Starting at the line that holds "New Zealand, site EFH_HCAMB08, 2019-11-05" and stopping at the line that holds "common name: eland", restate the records below word for word, with both of those lines included.
[Exercise data Boundary: Start]
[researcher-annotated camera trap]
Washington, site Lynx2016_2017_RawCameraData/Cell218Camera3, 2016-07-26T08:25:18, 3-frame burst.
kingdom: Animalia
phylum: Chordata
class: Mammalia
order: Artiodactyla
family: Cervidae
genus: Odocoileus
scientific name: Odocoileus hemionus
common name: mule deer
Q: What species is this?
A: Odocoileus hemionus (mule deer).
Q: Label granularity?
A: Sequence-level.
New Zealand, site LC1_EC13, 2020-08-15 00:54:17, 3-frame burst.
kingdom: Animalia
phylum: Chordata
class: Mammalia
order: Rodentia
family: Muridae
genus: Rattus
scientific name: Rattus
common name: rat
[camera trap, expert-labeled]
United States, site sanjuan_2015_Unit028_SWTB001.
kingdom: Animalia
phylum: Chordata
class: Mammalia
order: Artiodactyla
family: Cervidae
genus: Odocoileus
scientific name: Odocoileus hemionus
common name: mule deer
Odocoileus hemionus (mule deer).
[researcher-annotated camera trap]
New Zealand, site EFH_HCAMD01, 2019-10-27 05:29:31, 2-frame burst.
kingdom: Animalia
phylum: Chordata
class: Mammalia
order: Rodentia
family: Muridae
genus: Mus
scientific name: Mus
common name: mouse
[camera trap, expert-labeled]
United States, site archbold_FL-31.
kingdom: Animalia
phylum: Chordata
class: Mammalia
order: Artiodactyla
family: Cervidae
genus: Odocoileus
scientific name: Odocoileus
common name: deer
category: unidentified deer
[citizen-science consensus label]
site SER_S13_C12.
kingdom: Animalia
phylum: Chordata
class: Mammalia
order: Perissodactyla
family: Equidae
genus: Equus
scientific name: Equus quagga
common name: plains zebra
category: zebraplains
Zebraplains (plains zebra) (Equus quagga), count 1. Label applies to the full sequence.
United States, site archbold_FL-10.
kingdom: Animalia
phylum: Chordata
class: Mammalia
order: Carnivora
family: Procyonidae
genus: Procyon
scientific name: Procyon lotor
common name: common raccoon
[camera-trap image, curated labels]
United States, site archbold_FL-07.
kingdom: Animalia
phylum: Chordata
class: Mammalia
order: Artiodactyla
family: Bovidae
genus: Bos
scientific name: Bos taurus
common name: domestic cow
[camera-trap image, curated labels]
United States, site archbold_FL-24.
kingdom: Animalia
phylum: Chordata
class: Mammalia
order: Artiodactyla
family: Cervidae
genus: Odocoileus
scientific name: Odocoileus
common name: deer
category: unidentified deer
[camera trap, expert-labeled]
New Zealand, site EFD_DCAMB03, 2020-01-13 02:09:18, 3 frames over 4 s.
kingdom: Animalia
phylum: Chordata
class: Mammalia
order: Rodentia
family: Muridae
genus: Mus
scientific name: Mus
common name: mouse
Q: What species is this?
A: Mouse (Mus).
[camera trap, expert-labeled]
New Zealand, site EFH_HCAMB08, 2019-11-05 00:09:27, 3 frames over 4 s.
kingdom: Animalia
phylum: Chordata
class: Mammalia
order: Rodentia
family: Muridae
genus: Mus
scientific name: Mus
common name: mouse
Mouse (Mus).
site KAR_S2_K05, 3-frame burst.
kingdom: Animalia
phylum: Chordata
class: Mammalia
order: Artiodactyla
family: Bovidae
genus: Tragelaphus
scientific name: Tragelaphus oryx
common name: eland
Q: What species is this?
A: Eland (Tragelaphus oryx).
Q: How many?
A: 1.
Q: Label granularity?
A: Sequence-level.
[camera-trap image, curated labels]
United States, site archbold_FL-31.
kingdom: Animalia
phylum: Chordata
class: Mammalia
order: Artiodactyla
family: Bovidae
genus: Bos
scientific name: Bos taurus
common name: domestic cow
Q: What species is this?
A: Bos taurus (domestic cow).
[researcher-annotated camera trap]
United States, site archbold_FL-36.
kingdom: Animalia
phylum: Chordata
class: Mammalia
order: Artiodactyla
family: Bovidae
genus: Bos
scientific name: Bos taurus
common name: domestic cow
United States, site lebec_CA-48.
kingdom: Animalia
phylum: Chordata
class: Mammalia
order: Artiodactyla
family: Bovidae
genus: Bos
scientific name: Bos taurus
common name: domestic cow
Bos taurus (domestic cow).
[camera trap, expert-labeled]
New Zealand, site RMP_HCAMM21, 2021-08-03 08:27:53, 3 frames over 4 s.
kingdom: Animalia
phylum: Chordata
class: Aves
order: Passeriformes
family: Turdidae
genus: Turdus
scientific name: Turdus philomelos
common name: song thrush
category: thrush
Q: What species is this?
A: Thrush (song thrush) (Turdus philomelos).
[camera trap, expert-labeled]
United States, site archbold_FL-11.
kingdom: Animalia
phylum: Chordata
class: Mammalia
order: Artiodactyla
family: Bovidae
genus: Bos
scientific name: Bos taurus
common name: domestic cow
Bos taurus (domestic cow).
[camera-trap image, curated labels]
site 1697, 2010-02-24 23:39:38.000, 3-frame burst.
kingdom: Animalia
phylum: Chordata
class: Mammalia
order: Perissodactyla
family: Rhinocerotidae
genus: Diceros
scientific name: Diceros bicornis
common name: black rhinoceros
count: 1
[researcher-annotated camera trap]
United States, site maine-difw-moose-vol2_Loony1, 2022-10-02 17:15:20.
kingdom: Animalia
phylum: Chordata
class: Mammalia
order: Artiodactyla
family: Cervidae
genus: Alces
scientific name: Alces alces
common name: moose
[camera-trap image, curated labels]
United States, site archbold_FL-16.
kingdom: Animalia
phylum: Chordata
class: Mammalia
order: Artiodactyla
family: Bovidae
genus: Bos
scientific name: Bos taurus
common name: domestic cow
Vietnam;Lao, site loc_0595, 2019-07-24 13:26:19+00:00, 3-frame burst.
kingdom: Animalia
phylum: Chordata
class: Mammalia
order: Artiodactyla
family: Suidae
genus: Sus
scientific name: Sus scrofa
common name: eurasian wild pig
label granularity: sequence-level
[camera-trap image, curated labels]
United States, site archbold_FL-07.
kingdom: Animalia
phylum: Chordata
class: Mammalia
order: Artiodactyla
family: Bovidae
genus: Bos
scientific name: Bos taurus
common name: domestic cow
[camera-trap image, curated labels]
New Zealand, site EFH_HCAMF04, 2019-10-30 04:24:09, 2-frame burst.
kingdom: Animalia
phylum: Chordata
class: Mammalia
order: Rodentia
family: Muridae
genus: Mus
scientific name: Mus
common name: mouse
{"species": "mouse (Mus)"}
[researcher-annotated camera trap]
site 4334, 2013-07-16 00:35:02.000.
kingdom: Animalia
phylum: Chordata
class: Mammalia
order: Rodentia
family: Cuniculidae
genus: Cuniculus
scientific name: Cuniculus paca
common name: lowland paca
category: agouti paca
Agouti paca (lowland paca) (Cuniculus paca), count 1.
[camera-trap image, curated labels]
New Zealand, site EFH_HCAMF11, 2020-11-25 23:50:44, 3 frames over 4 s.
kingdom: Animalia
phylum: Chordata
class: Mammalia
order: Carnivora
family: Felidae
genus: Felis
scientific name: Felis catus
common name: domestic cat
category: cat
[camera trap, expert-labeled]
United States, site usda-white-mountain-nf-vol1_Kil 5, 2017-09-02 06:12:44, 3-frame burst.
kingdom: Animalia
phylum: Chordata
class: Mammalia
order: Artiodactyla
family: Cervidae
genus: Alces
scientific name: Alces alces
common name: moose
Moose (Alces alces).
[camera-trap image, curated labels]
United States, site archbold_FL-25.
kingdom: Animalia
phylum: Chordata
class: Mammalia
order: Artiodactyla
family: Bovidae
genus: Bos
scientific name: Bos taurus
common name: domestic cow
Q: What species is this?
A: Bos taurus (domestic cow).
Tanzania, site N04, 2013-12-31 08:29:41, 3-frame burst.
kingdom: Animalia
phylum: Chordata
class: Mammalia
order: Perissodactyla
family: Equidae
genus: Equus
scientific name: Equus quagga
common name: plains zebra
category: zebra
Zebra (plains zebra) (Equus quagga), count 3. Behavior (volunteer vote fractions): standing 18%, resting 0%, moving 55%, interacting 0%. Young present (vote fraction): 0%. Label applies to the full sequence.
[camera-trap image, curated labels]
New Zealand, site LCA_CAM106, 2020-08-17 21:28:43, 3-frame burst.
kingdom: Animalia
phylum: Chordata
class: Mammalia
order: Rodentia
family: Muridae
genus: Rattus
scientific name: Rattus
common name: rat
[Exercise data Boundary: End]
Your response
New Zealand, site EFH_HCAMB08, 2019-11-05 00:09:27, 3 frames over 4 s.
kingdom: Animalia
phylum: Chordata
class: Mammalia
order: Rodentia
family: Muridae
genus: Mus
scientific name: Mus
common name: mouse
Mouse (Mus).
site KAR_S2_K05, 3-frame burst.
kingdom: Animalia
phylum: Chordata
class: Mammalia
order: Artiodactyla
family: Bovidae
genus: Tragelaphus
scientific name: Tragelaphus oryx
common name: eland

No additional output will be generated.